RECORD EXCERPTS |

----------------------------------------

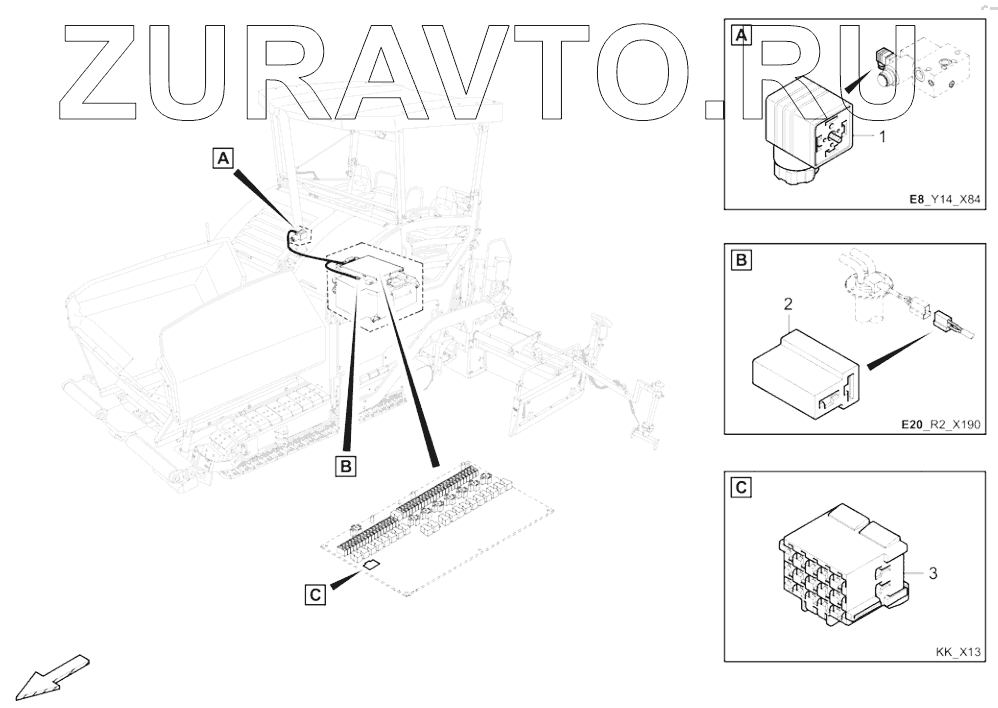 ZURAVTO.RU

A

B

C

A

1

E8_Y14_X84

B

2

E20_R2_X190

C

3

KK_X13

----------------------------------------

YOUR GOAL | Could the entries above be written out word for word, pictures excluded?

THE COMPLETED TASK |
 ZURAVTO.RU

A

B

C

A

1

E8_Y14_X84

B

2

E20_R2_X190

C

3

KK_X13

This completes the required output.